Each day, I wake up raring to do one thing.

Nothing.

I can be a lazy sack, and if not for the Tiger Mom voice in my head, I would be sprawled on the couch, eating chips and watching television every damn day.

Not working, not writing, not making calls, not going to meetings, not working out.

Nothing is very easy to accomplish and is often a part of our routines.

Doing something appears difficult and not worth the effort. Doing nothing is familiar.

Doing something can appear even more difficult when bombarded with choices. Experts, friends and family all have suggestions on the very best ways to get fit.

They’re all wrong. And more important, they’re all right.

My way of bulking up isn’t the best way. It may not even be the best way for me, though I’ve made changes throughout the past 300 days. But it has worked, and for me, that has kept me going. Even when I don’t want to work out at 11 p.m.

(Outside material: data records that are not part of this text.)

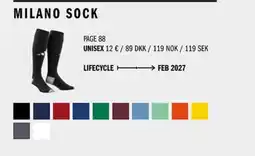 Sport Direct ADIDAS Milano sock tilbud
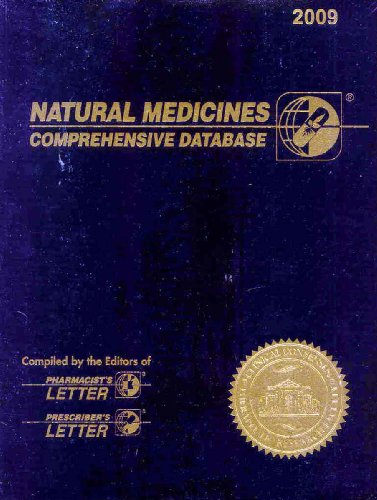 9780978820558: Natural Medicines: Comprehensive Database (Pharmacist's Letter, Natural Medicines: Comprehensive Database)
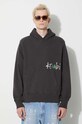 KSUBI bluza bawełniana czarny MFA23FL012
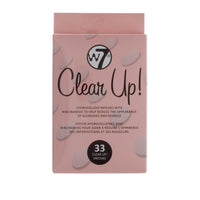 W7 CLEAR UP 33 SPOT PATCHES
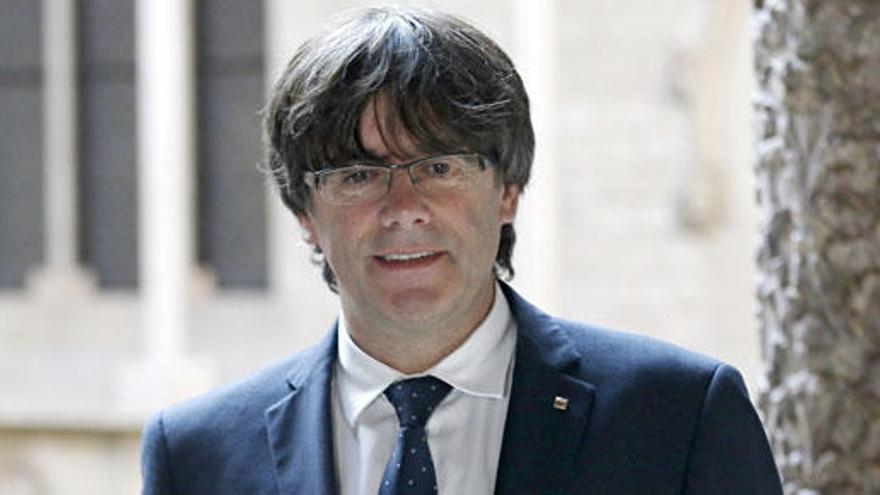 Imagen de archivo de Carles Puigdemont.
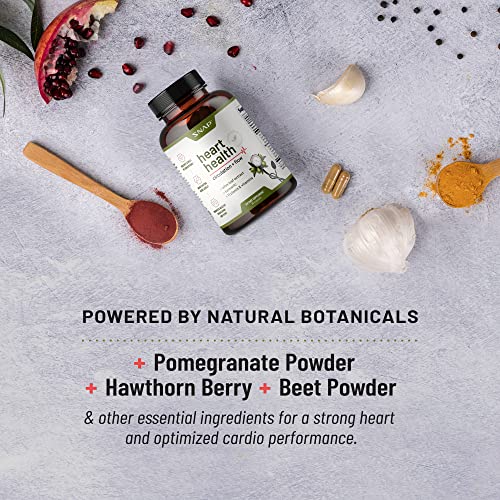 Snap Supplements Heart & Blood Circulation, 270 Capsules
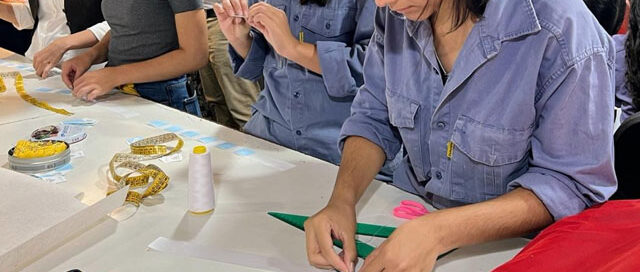 Incorporan equipamiento textil en la EPET N° 2 con inversión del sector privado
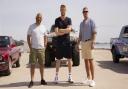 Chris Harris, Freddie Flintoff and Paddy McGuinness in Thailand for the latest Top Gear series
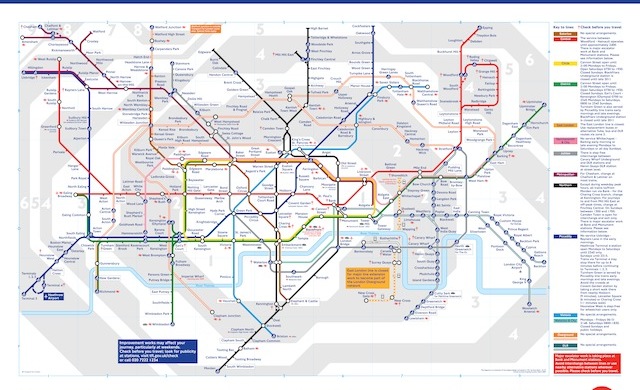 London Tube Map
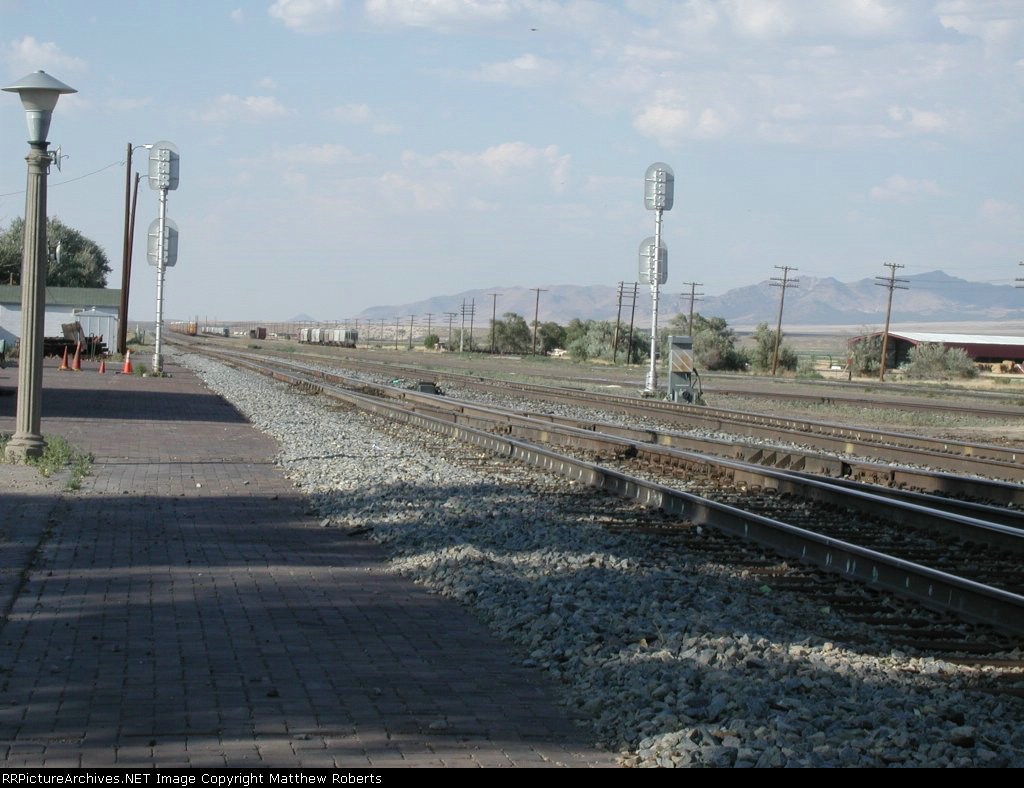 Looking West at Milford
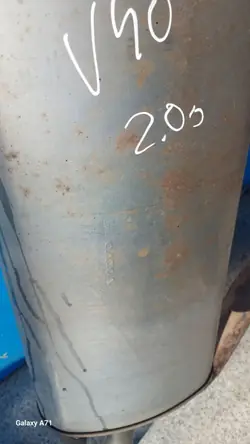 VOLVO V40 II 2.0 D Bakre Ljuddämpare OEM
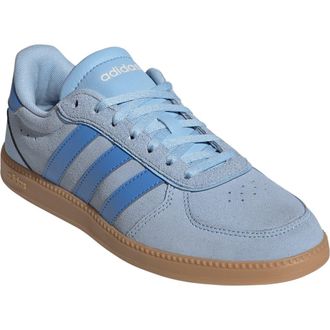 adidas Breaknet Sleek Sneaker in Clear Sky/Blue/Off White at Nordstrom Rack, Size 5.5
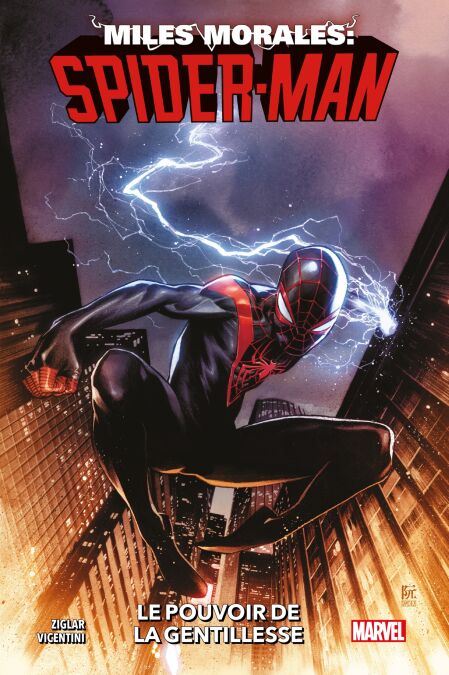 Miles Morales: Spider-Man (2023) T01 - Le pouvoir de la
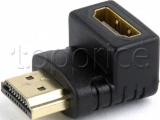 Фото Переходник HDMI -> HDMI AM/AF Cablexpert (90 градусов) (A-HDMI90-FML)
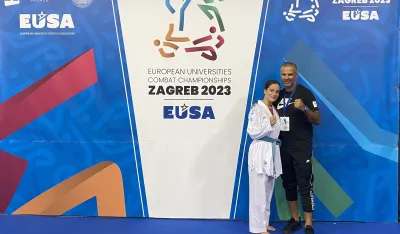 Vasilisa Bujić sa selektorom Cecunjaninom
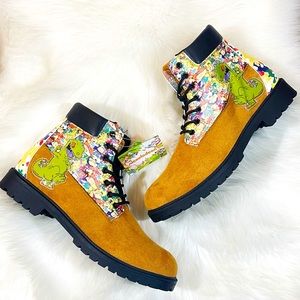 NWT Nickelodeon Rugrats Hiking Boots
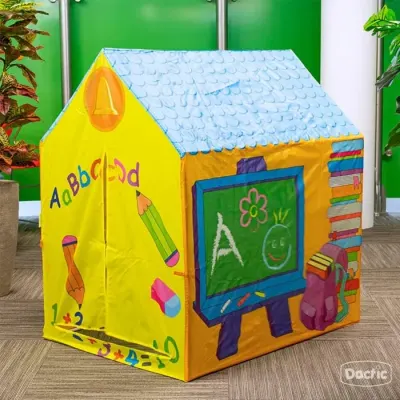 Juego Carpa Casa Escuela Dactic1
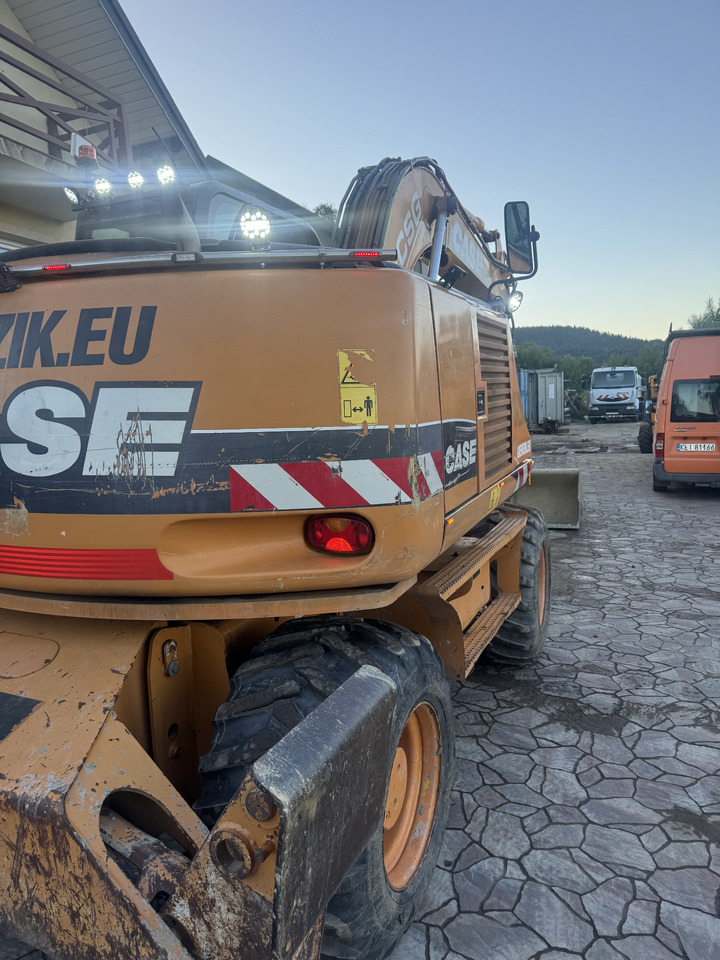 Case WX145 - Pelle sur pneus: photos 5 Case WX145 - Pelle sur pneus: photos 5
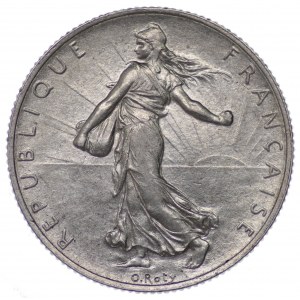 Francja, 1 frank 1919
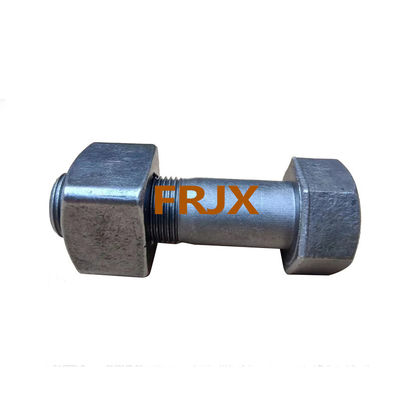 Boulons de voie de bulldozer ZA Grade 12.9 HRC52-58 Boulons métalliques solides moulés à froid certifiés ISO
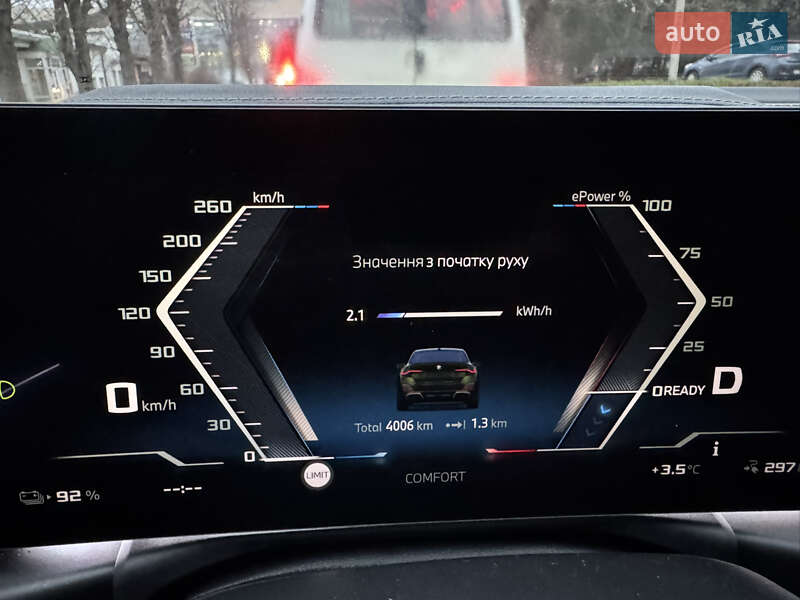 Купе BMW i4 2023 в Луцке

But you can get fit. It will probably not be easy at first, but change can be difficult. That’s why I enjoyed reading and using “The 4-Hour Body” [Amazon |iTunes aff. links], because it gives readers ways to combat backsliding:

  • public accountability,
  • metrics,
  • minimal changes,
  • scheduling.

Arnold Schwarzenegger commented on a Reddit Fitness thread on Friday, emphasizing that he wanted more people to start exercising, no matter which method they picked:

“Do me a favor. Try to focus more on expanding the fitness community as a whole than protecting your little corner of it.”

My inspiration has come from peers who went out and did their thing, even if each one had a completely different approach.

Inspire me: Do something.
Day 315 - side

Day 315 – side

Day 308: The hiccup

Day 308 - front

  • Weight: 140.0 lbs.
  • Workout C: 29 minutes, 46 seconds; next: Workout C, July 8
  • Total inches: 125.5
  • Protein: 133g (0g over target)
  • Calories: 2,148

I am not prone to mistakes. That’s the upside to being a nutty perfectionist.

So last week, when I passed out from exhaustion, I awoke to a horrifying realization: I skipped my protein shake. Oops.

I have skipped the shake on many days, but always made up for it with extra food. Now, I was in the hole by 83g of protein and some 1,400 calories.

Usually, when I miss my daily targets, it is by minuscule amounts. This was the first time in nearly 300 days that I had come up short.

It took 4 days to make up the deficiency. I just couldn’t let it go until I got it to average out.

I am a slave to the numbers. Keeping a daily record of my diet has been one of the key factors in Project Bulk, the other being regular workouts of increasing intensity.

All mistakes can be fixed. Some simply take longer to correct than others.